Question

integral of 1/(sqrt(x^2-4))

Answer 1

\[I=\int\limits \frac{ 1 }{ \sqrt{x^2-4} }dx\]
put\[x=\frac{ 1 }{ y },dx=\frac{ -1 }{ y^2 }dy\]
\[I=\int\limits \frac{ \frac{ -1 }{ y^2 }dy }{ \sqrt{\frac{ 1 }{ y^2 }-4} }\]
\[I=\int\limits \frac{- y~dy }{ y^2\sqrt{1-4y^2} }\]
put\[\sqrt{1-4y^2}=t,1-4y^2=t^2,1-t^2=4y^2,y^2=\frac{ 1 }{ 4 }\left( 1-t^2 \right)\]
\[2y~dy=\frac{ 1 }{ 4 }\left( -2t~dt \right)\]
\[y~dy=\frac{ -1 }{ 4 }t~dt\]
\[I=\frac{ 1 }{ 4 }\int\limits \frac{ t~dt }{ \frac{ 1 }{ 4 } \left( 1-t^2 \right)t}=\int\limits \frac{ dt }{ \left( 1+t \right) \left(1-t \right)}\]
complete it.

Answer 2

With all due respect, I'd not introduce another variable, especially not ' y ', prior to attempts to integrate \[\int\limits\limits \frac{ 1 }{ \sqrt{x^2-4} }dx.\] x and y represent variables by convention; in contrast, a and b represent parameters or constants.

This integral has the form \[I=\int\limits\limits \frac{ 1 }{ \sqrt{x^2-a^2} }dx,\]and there is a standard formula for the integral listed in "A Brief Table of Integrals" in the Calculus textbook I use for reference.
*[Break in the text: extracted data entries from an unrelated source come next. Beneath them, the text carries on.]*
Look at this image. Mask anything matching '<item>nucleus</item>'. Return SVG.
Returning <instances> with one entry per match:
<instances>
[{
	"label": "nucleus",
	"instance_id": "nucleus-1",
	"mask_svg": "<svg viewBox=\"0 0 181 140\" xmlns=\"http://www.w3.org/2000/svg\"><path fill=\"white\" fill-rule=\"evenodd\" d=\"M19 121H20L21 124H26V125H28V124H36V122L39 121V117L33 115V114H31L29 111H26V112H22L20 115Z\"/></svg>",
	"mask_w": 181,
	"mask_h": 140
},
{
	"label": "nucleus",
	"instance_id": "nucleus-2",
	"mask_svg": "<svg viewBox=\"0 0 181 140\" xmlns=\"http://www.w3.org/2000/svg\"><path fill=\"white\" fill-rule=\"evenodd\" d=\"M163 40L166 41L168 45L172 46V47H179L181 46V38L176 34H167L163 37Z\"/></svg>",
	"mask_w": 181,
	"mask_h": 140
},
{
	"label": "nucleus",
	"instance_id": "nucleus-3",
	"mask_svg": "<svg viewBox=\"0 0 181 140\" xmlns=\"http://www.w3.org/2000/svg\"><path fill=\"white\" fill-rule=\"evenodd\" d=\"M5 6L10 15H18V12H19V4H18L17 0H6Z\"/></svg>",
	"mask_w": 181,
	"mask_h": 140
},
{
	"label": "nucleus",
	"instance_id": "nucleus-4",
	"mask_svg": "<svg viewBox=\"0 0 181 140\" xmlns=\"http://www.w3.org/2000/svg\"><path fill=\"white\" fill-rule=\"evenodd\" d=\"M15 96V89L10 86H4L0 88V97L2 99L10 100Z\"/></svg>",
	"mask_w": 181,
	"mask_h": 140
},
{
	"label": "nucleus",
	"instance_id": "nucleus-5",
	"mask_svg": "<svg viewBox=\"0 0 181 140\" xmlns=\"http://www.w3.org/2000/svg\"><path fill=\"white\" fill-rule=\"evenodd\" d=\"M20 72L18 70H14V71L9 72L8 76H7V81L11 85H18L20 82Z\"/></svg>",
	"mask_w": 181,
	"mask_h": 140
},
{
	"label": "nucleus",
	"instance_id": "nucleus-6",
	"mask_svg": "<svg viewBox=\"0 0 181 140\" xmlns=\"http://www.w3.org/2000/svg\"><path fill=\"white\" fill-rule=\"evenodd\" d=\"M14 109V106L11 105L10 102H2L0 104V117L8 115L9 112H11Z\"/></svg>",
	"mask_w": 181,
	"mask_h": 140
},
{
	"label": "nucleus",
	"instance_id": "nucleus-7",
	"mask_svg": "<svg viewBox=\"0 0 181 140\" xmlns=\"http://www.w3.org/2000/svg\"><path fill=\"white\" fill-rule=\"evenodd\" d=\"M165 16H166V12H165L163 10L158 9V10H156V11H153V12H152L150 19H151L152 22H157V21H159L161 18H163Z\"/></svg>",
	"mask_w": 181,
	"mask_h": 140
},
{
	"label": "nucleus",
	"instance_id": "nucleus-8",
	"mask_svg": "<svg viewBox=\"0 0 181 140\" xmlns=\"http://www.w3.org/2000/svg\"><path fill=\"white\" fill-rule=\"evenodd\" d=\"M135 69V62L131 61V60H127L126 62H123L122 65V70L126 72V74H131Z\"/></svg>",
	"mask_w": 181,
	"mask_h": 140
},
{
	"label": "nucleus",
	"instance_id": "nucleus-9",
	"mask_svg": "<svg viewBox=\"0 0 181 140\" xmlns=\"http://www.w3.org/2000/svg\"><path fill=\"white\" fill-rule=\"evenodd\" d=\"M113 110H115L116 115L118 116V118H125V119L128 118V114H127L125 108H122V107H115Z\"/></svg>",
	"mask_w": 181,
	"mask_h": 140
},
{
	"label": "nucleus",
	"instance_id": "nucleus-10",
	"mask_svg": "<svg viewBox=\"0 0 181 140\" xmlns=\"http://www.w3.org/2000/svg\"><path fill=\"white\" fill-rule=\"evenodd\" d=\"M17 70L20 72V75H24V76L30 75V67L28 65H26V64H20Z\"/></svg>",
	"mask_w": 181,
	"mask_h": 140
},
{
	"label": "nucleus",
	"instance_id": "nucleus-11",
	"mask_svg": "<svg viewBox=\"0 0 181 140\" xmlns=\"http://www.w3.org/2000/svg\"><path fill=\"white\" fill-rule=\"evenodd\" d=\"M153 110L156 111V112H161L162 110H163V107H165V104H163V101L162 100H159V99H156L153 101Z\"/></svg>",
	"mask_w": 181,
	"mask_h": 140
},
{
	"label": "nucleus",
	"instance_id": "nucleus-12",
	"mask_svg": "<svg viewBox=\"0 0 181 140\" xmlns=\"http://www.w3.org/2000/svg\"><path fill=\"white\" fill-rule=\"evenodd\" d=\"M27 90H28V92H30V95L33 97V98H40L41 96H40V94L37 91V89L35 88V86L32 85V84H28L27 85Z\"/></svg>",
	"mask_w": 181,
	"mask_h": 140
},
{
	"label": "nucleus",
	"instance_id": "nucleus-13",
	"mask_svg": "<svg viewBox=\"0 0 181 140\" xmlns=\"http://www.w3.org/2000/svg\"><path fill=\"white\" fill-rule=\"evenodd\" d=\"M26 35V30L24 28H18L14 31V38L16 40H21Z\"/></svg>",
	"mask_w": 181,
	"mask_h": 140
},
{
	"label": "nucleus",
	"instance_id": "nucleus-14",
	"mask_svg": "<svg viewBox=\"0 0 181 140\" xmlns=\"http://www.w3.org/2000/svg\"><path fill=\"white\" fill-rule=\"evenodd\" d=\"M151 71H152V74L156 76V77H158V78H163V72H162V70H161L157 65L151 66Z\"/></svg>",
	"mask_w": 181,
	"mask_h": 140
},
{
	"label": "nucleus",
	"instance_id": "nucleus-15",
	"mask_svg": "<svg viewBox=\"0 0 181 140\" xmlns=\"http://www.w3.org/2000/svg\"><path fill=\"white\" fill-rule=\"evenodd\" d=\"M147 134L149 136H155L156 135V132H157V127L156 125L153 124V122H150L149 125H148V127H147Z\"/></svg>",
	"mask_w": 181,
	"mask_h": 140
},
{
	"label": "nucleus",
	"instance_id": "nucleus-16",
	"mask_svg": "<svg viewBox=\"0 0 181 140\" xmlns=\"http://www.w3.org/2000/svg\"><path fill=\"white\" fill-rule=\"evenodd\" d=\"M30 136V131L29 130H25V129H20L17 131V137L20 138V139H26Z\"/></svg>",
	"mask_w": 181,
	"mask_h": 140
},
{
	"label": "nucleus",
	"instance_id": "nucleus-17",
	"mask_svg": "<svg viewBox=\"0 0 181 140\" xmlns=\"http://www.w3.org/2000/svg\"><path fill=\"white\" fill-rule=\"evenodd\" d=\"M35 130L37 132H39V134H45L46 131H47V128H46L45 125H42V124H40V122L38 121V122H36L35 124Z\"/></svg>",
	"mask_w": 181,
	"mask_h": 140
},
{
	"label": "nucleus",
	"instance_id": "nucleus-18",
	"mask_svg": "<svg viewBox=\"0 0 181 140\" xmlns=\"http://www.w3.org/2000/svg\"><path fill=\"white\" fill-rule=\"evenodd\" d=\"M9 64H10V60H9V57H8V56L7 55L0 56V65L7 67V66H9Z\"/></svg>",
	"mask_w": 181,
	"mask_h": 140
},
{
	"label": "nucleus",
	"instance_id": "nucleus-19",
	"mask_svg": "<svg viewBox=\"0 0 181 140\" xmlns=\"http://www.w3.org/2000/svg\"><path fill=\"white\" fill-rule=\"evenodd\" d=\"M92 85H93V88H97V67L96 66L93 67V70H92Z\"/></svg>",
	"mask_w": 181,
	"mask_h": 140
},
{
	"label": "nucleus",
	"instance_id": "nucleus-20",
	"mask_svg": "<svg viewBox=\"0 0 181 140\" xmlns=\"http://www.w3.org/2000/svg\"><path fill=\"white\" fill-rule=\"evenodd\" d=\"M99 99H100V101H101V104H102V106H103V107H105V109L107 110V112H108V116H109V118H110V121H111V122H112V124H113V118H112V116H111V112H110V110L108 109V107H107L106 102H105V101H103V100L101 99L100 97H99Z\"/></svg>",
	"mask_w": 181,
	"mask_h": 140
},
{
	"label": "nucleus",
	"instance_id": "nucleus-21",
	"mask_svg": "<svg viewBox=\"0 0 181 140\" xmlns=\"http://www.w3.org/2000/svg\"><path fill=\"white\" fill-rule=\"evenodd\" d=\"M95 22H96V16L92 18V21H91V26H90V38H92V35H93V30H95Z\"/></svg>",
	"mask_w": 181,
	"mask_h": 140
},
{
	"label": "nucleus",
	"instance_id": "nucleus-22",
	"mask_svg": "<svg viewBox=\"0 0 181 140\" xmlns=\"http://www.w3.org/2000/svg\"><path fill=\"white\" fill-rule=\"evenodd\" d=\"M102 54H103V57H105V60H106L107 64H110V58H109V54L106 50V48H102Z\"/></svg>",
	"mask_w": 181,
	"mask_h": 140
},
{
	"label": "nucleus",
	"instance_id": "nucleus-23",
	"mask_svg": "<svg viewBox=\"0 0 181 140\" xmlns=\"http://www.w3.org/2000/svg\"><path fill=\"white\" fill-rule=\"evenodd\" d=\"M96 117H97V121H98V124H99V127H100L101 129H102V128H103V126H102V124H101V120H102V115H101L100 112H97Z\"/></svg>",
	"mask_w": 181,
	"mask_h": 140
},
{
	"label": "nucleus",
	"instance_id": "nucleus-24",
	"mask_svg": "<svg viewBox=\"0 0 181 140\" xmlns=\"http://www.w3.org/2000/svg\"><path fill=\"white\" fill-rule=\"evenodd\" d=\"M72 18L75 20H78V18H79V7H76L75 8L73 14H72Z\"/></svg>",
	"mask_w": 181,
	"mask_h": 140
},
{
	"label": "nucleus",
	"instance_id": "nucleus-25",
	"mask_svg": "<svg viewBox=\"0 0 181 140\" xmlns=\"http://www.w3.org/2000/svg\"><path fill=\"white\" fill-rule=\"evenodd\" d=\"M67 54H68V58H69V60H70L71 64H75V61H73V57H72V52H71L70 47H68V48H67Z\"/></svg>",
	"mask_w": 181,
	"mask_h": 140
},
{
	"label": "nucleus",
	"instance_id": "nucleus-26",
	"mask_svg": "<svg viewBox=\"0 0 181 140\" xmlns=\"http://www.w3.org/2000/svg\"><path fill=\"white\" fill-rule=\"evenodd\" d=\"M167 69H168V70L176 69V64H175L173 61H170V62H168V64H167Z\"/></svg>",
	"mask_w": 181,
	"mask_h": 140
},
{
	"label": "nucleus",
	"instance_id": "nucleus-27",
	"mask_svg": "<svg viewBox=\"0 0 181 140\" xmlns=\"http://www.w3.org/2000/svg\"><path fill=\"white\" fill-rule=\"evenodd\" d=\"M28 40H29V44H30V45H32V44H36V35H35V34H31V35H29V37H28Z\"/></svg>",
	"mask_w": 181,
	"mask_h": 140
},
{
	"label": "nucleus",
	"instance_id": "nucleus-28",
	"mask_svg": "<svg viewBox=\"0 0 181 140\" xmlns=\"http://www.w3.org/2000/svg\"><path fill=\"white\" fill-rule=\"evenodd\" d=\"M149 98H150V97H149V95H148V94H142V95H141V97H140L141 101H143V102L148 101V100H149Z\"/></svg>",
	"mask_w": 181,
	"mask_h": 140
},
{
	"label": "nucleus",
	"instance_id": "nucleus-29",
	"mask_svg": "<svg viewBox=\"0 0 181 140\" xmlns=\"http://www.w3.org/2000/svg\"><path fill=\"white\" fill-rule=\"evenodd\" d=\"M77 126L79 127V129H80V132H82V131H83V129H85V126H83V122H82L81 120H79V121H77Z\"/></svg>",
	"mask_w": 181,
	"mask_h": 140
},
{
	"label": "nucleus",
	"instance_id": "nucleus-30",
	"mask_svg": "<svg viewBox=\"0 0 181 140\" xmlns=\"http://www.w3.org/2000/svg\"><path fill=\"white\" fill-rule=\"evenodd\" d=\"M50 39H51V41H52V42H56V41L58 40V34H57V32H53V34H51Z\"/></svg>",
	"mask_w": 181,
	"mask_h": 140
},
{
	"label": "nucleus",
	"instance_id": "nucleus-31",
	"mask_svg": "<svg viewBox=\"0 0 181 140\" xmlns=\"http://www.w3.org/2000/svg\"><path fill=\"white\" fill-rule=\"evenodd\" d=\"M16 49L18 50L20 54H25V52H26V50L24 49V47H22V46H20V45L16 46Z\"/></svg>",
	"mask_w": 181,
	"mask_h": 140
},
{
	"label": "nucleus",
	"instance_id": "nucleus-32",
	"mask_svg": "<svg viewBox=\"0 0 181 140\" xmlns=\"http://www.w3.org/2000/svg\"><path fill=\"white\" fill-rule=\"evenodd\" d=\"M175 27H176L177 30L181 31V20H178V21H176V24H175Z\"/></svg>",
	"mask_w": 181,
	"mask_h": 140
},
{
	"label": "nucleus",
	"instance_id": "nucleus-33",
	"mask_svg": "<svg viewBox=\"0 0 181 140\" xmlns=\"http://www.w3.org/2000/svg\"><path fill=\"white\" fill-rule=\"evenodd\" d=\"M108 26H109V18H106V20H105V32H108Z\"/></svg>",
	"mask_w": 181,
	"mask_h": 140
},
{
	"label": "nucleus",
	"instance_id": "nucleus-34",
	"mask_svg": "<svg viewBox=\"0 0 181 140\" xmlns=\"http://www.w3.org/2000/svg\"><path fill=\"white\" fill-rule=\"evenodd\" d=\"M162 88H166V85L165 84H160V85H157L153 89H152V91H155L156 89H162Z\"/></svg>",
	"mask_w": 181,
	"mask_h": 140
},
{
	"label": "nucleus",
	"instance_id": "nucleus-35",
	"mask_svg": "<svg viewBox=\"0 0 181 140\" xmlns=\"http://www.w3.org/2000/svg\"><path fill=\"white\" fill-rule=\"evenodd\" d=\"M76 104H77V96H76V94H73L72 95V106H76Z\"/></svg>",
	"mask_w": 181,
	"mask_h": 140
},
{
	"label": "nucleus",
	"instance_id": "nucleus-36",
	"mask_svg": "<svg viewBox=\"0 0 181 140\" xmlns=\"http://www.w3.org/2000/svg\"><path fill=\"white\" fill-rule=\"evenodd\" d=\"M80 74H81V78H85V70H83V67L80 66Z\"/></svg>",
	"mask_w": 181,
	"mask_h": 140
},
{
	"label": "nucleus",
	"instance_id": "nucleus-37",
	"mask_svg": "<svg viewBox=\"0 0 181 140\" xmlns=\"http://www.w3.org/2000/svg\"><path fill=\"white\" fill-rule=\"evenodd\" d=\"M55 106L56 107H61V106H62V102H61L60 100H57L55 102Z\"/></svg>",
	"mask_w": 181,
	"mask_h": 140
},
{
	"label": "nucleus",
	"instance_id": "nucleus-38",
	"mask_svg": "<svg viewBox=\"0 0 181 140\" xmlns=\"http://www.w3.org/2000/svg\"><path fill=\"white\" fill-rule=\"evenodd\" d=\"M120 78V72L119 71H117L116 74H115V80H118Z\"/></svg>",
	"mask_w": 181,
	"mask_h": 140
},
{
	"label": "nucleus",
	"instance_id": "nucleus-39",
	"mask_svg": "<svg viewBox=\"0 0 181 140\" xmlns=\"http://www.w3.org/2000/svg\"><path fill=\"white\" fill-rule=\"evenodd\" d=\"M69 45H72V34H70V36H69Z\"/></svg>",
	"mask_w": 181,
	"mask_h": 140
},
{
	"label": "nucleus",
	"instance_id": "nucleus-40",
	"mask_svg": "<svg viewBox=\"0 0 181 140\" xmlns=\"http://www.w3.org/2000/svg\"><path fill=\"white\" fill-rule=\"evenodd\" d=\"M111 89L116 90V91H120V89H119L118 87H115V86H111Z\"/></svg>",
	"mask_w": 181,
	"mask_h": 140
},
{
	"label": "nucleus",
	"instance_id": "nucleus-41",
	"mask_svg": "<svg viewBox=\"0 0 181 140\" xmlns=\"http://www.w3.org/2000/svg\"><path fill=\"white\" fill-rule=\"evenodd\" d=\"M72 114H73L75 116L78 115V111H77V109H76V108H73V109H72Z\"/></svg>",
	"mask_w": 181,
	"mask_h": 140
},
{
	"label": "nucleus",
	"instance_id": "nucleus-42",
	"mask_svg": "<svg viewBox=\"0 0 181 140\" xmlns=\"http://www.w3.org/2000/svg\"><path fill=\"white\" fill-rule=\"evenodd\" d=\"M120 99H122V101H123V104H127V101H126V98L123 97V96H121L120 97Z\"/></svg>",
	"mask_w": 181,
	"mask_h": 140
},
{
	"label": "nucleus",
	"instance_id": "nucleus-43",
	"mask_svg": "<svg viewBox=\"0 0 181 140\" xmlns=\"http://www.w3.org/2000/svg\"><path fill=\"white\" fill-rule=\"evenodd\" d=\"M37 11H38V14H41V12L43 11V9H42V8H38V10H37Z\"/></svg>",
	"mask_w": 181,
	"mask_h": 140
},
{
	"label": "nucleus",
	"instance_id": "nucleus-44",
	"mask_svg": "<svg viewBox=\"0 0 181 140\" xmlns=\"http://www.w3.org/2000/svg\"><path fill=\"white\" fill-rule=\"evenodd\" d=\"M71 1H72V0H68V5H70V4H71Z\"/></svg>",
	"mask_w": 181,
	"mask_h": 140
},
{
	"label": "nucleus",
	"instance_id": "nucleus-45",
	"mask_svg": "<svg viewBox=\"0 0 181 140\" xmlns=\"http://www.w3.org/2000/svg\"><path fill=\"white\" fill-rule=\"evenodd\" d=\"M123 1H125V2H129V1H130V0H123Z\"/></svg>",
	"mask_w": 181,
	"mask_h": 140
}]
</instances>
To evaluate \[I=\int\limits\limits \frac{ 1 }{ \sqrt{x^2-4} }dx,\]I'd use trig substitution, letting x=2 sec theta (or \[x=2*\sec \theta \]

Answer 3

because then the expression under the radical sign becomes (2 sec theta)^2 - 2^2, or
\[4\sec^2 \theta - 4, ~or~4(\sec^2-1)=??\]